How Companies Can Bridge the ‘Gigaton Gap’ and Make Money

Environment & Energy (06/19/13) Cusick, Daniel

A new study estimates that U.S. businesses that strive to curb carbon emissions by 3 percent annually through 2020 could gain as much as $190 billion from reduced energy bills. However, failure to curtail greenhouse gas emissions by the end of this decade could make it more difficult to meet carbon reduction goals over the long term, according to the report from the World Wildlife Fund and CDP based on an analysis by McKinsey & Co. Such failure could also increase the risk of business disruptions caused by extreme weather events such as droughts, floods and severe storms, the report states. Climate activists say U.S. businesses will need to close the “gigaton gap,” referring to the amount of CO2 expected to be emitted by the U.S. corporate sector by 2020 and the level of emissions necessary to prevent the planet from warming by 2 degrees Celsius from preindustrial levels. To achieve this, U.S. businesses must slash 1.2 billion tons (1.2 gigatons), or 25 percent, from their current annual emissions levels of 4.2 billion tons of CO2 equivalent by 2020, requiring a roughly 3 percent reduction in the U.S. business sector’s CO2 emissions every year for the next six years. Hundreds of U.S. companies have already started investing in carbon reduction programs while enhancing their profit margins, according to McKinsey’s Steve Swartz, the report’s lead author.
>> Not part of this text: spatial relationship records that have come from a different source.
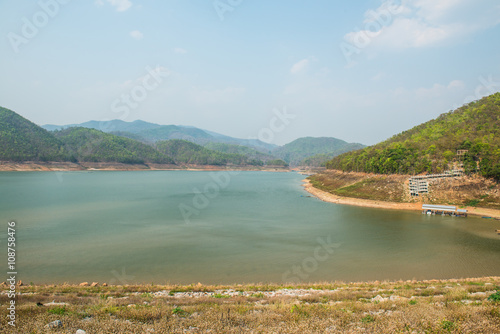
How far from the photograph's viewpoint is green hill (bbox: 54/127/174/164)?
392 feet

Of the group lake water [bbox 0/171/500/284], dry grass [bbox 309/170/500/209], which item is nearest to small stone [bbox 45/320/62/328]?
lake water [bbox 0/171/500/284]

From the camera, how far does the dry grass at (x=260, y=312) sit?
19.3ft

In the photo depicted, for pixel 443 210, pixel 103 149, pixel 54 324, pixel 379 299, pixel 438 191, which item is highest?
pixel 103 149

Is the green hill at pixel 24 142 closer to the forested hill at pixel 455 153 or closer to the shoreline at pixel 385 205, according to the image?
the shoreline at pixel 385 205

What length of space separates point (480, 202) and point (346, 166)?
25.3 metres

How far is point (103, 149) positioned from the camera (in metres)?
131

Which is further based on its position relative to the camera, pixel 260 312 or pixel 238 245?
pixel 238 245

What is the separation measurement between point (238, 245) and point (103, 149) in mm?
133465

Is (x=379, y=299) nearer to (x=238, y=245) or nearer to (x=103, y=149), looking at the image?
(x=238, y=245)

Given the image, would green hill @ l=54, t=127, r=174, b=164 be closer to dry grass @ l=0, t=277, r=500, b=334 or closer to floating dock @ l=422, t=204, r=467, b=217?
floating dock @ l=422, t=204, r=467, b=217

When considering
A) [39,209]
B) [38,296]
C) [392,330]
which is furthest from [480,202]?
[39,209]

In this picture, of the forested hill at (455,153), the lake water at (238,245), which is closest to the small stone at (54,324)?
the lake water at (238,245)

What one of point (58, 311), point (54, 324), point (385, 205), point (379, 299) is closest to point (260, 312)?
point (379, 299)

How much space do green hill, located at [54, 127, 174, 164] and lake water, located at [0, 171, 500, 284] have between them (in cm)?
9607
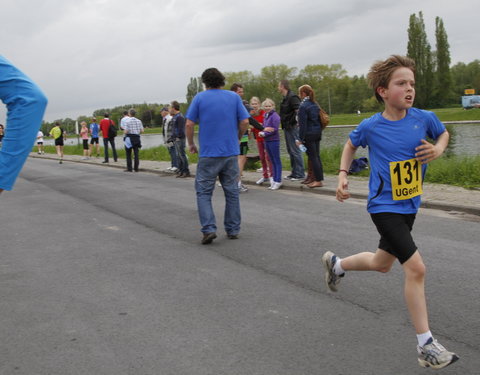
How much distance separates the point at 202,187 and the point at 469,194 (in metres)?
4.85

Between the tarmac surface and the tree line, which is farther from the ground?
the tree line

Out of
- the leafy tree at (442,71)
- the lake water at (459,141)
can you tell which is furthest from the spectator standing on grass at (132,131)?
the leafy tree at (442,71)

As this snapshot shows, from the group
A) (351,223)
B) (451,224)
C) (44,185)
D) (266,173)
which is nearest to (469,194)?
A: (451,224)

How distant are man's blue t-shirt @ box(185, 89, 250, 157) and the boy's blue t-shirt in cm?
331

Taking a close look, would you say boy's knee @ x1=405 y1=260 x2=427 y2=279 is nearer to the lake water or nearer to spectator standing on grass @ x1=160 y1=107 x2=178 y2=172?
the lake water

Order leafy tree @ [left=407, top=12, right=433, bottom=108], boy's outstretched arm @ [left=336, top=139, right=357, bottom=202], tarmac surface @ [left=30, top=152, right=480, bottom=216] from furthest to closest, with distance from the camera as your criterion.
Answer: leafy tree @ [left=407, top=12, right=433, bottom=108] < tarmac surface @ [left=30, top=152, right=480, bottom=216] < boy's outstretched arm @ [left=336, top=139, right=357, bottom=202]

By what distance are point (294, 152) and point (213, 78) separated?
235 inches

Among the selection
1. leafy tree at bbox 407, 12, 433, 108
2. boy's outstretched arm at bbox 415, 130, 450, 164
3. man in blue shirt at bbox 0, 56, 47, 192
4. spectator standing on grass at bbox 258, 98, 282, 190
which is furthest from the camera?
leafy tree at bbox 407, 12, 433, 108

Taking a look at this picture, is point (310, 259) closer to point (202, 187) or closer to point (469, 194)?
point (202, 187)

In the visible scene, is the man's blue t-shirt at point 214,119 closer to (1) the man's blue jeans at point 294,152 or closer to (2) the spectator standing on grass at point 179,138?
(1) the man's blue jeans at point 294,152

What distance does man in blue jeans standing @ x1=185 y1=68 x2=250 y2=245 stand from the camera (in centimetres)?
660

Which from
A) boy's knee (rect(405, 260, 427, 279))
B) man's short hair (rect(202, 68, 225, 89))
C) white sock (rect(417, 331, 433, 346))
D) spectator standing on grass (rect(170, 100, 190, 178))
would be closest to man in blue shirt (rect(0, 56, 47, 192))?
boy's knee (rect(405, 260, 427, 279))

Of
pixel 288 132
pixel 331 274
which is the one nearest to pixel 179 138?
pixel 288 132

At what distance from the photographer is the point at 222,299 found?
176 inches
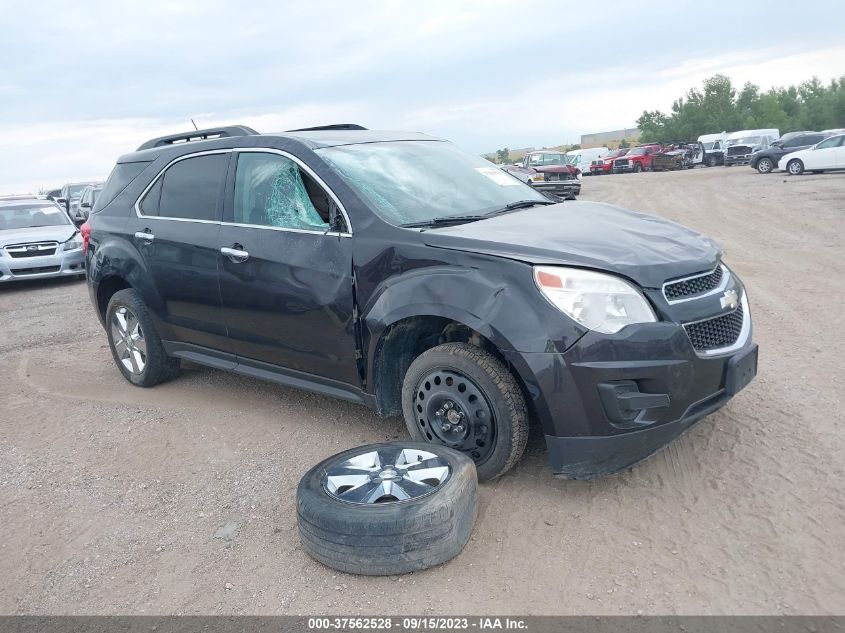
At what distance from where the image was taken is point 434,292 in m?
3.59

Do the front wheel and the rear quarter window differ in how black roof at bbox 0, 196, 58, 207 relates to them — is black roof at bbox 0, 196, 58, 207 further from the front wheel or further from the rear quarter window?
the front wheel

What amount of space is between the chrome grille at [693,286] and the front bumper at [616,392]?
0.19m

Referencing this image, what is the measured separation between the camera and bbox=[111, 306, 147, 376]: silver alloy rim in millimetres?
5695

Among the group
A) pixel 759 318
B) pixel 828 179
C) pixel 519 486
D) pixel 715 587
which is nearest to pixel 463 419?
pixel 519 486

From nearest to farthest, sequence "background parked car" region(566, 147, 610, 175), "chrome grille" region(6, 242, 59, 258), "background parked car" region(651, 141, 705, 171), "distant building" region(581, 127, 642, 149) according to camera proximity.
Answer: "chrome grille" region(6, 242, 59, 258) < "background parked car" region(651, 141, 705, 171) < "background parked car" region(566, 147, 610, 175) < "distant building" region(581, 127, 642, 149)

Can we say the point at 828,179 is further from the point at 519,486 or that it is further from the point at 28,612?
the point at 28,612

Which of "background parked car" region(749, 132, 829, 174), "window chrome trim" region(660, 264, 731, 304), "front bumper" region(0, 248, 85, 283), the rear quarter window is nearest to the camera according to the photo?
"window chrome trim" region(660, 264, 731, 304)

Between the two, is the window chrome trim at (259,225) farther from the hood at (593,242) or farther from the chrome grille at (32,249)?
the chrome grille at (32,249)

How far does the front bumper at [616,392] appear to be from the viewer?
321 cm

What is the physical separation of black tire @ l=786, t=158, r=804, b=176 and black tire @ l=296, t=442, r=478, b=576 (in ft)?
90.5

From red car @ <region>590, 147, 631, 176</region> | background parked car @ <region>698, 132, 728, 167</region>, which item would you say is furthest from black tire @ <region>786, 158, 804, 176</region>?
red car @ <region>590, 147, 631, 176</region>

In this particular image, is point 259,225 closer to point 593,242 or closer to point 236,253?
point 236,253

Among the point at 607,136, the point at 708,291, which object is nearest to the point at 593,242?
the point at 708,291

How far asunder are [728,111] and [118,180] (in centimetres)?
7622
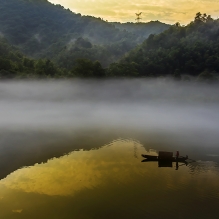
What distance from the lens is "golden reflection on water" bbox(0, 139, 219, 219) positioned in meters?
13.1

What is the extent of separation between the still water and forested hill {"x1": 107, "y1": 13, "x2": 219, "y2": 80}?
12.1 metres

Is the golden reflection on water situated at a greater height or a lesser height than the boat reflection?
lesser

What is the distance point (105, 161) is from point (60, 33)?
7719 centimetres

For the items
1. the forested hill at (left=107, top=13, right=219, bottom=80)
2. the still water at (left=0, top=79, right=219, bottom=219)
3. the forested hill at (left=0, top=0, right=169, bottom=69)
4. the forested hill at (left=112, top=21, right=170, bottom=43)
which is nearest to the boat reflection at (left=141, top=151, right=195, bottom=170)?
the still water at (left=0, top=79, right=219, bottom=219)

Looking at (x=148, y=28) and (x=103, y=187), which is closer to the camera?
(x=103, y=187)

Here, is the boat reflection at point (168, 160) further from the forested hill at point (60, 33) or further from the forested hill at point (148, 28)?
the forested hill at point (148, 28)

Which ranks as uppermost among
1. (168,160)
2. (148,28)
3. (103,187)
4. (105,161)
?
(148,28)

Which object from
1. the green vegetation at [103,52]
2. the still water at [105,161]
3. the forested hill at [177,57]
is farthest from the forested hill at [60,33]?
the still water at [105,161]

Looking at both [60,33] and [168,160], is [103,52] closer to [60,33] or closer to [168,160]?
[60,33]

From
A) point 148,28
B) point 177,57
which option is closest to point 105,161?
point 177,57

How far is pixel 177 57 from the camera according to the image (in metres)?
56.3

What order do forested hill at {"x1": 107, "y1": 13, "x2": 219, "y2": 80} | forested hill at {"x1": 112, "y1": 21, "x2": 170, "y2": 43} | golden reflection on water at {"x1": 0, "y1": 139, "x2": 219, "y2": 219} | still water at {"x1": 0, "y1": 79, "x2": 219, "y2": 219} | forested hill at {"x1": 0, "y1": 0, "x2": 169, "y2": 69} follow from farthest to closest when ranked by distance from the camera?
forested hill at {"x1": 112, "y1": 21, "x2": 170, "y2": 43} → forested hill at {"x1": 0, "y1": 0, "x2": 169, "y2": 69} → forested hill at {"x1": 107, "y1": 13, "x2": 219, "y2": 80} → still water at {"x1": 0, "y1": 79, "x2": 219, "y2": 219} → golden reflection on water at {"x1": 0, "y1": 139, "x2": 219, "y2": 219}

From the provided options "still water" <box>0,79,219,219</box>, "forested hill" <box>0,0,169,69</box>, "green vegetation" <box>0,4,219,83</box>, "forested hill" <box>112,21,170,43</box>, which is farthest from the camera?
"forested hill" <box>112,21,170,43</box>

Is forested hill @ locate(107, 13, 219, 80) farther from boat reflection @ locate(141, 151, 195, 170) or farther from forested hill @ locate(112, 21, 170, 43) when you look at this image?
forested hill @ locate(112, 21, 170, 43)
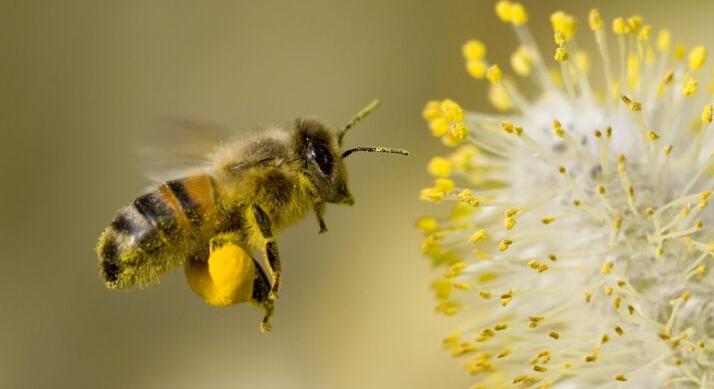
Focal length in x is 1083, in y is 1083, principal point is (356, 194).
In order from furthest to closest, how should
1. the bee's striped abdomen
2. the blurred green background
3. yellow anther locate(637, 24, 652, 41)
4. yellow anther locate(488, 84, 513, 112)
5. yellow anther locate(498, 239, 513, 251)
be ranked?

Paul Simpson, chief executive officer of CDP, formerly the Carbon Disclosure Project, says the report shows that companies’ senior management must direct more financial capital toward programs and technologies to reduce the nation’s reliance on fossil fuels and other carbon-intensive processes. “Investing in energy efficiency and renewable energy saves cost, stimulates innovation, creates jobs, and builds energy independence and security,” he says.